Marwin: To tell the truth… not that important. My goal is to become the best and that is all personal. The good thing is that Jonas and Yanja continue to grow and stand in my way so that I have to become much better myself in order to compete against them! They are both excellent memory athletes and they motivate me to aim higher and higher. The gold medal and the fact that Sweden has the worlds best memory is just a bonus.

Marwin at the World Memory Championship 2015

Marwin at the World Memory Championship 2015

 

Memory-Sports.com: Tell us a bit about your memory systems. What kind of number and card system do you use?

Marwin: I use a 3-digit system with 3 images per loci for numbers. And I use 1 image per card with 2 cards per loci. But I should tell you that I have recently completed a 2-card system which I plan to master this summer! So during the Swedish national championship I will introduce it in competition. On a side note I do not use PAO stuff, I have one image for one thing and I combine them three at a time and place them on a locus. My systems are made up of anime characters because I watch a lot of anime. Some images are characters others aliens, animals, foods and objects all from various TV-shows.

Memory-Sports.com: What is your favourite memory discipline and why?

Marwin: 5 min digits. I actually do not know why. I guess my 3-digit system was the perfect balance between variation and speed. I actually started creating a 4-digit system but realized that i would never have any use of it. The problem with my first 2-digit system was that I mixed the images together since they reappeared several times during disciplines. With my 3-digit system I do not even have that problem during the one hour events. So I decided to stop working on the 4-digit system and become faster with my 3-digit system! Maybe it does not answer the question but it is the best answer I have. I like it because it lets me use my system which is beautiful in its variation, speed and power!

 

Memory-Sports.com: How often and how much do you train?

Marwin: I travel two hours in the morning to get to my school. So I try to get 30 minutes to two hours of training on the train, depending on the study load in school. Usually 1-2 months before a competition.

 

Memory-Sports.com: Do you have any tips for a beginner memory athlete?

Marwin: Experiment. I believe that it is such an individual experience to try these memory techniques that I would recommend beginners to experiment and try what works best for them and not listen too much on what works for others. For example I like to memorize in columns from the top down and then back up instead of going in rows. If I make a mistake it costs me much more but I like this way of memorizing so I am going to stick with it and work on not doing any mistakes. 🙂

 

Memory-Sports.com: The memory community is very strong and talkative on Facebook. How does it influence you not being on that network?

Marwin: I do not know how to answer that question since I am not sure what I am missing. 🙂 I do not like social medias in general. If I want to talk to someone I just send them an „old fashion e-mail“.

 

Memory-Sports.com: What would you like to achieve with memory techniques and memory sports?

Marwin: Becoming „the“ greatest memory champion of them all! Continously smashing world records and improving my systems.

 

Memory-Sports.com: What don‘t you like about our sport?
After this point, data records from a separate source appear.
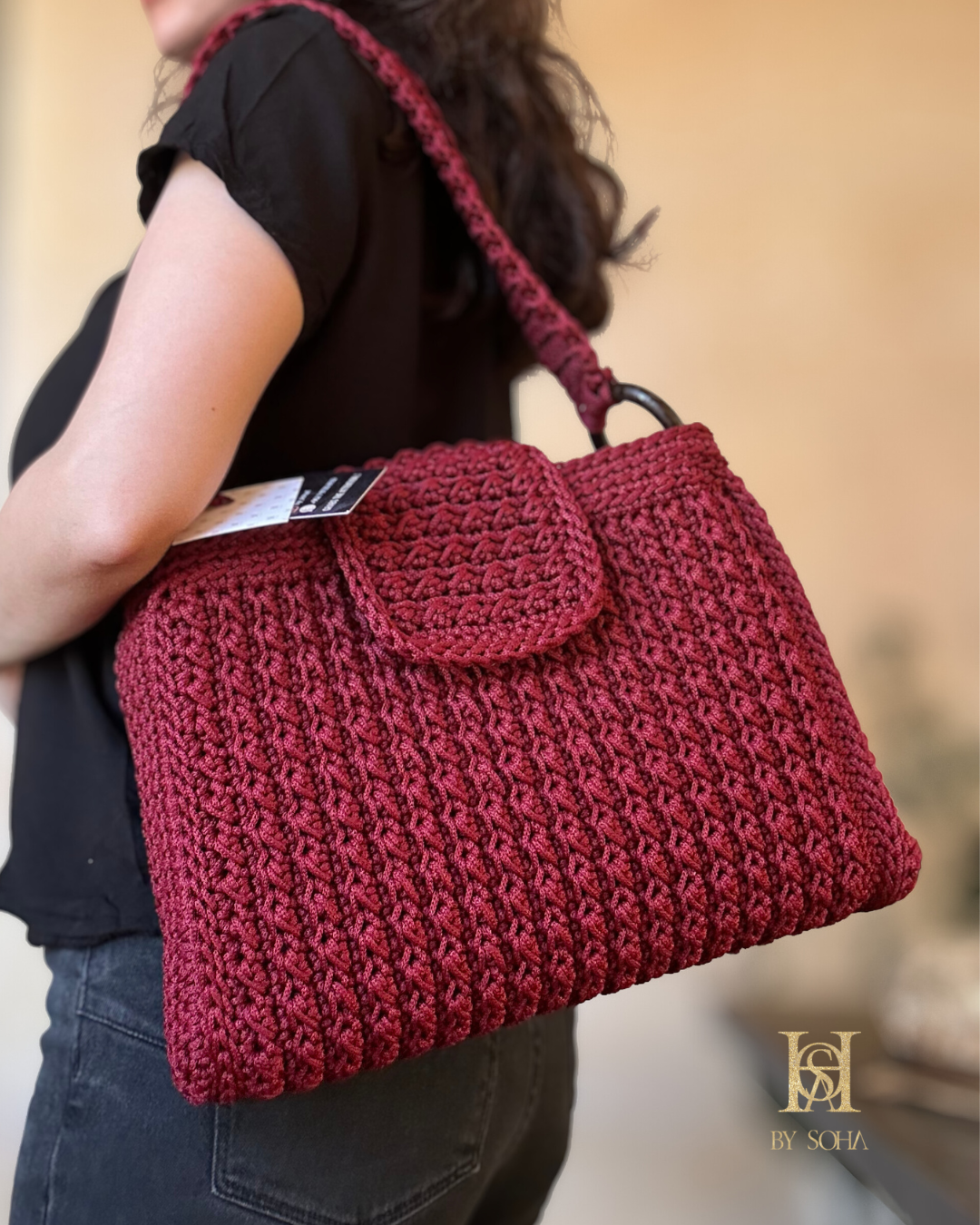 CHIC AND PRACTICAL HANDBAG حقيبة عملية و انيقة - الصورة 5
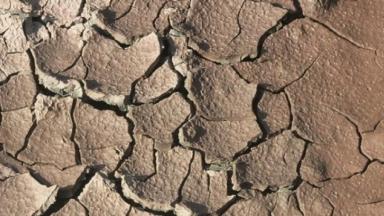 Retrait gonflement des sols argileux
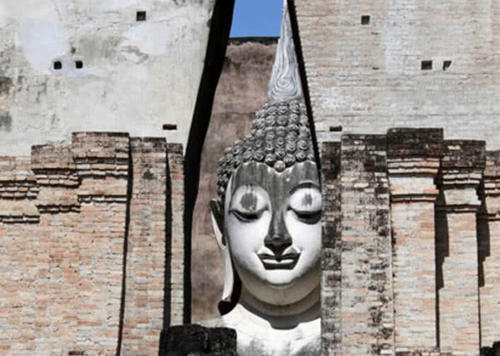 泰国寺庙中非常神秘的一座佛像,唯一的开眼佛像,错过十分可惜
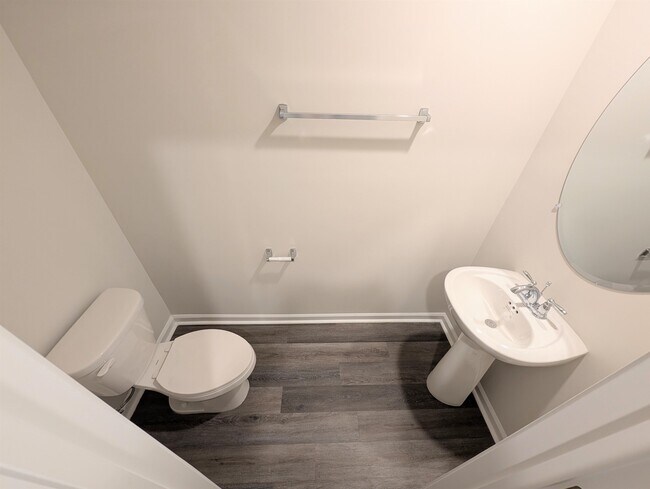 Building Photo - 616 Golden Resin Rd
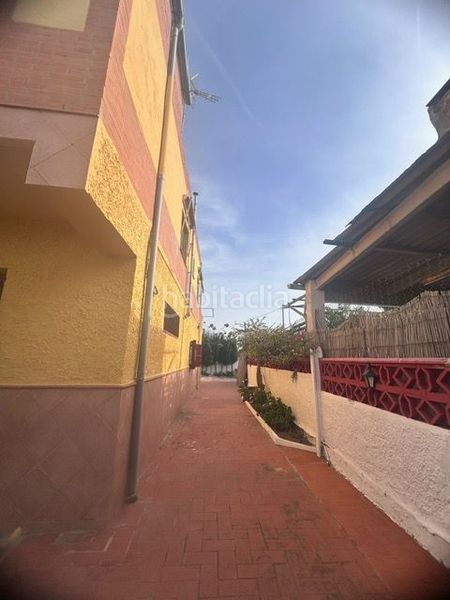 Foto ca54de39-cbc8-4a8d-8d5b-e22a640da3fe. Casa a Corinto-Almardà Sagunt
Marwin: The fact that it is so dependent on my daily form. I must watch what I eat, how much I sleep, jet lag, what time during the day I excercise and when I go for runs because all of those factors contribute to my results for that one day. But other then that it is amazing!

 

Memory-Sports.com: What is your vision for the sport in 20 years?

Marwin: I hope that more variations of memory sports will pop up like the XMT and the MAA Memo Games because it really changes the game a lot, which is intriguing. Also a more globally spread sport, like the WMC of 2032 on Antarctica or more local like in Sweden.

 

Memory-Sports.com: Thank you for your time, Marwin.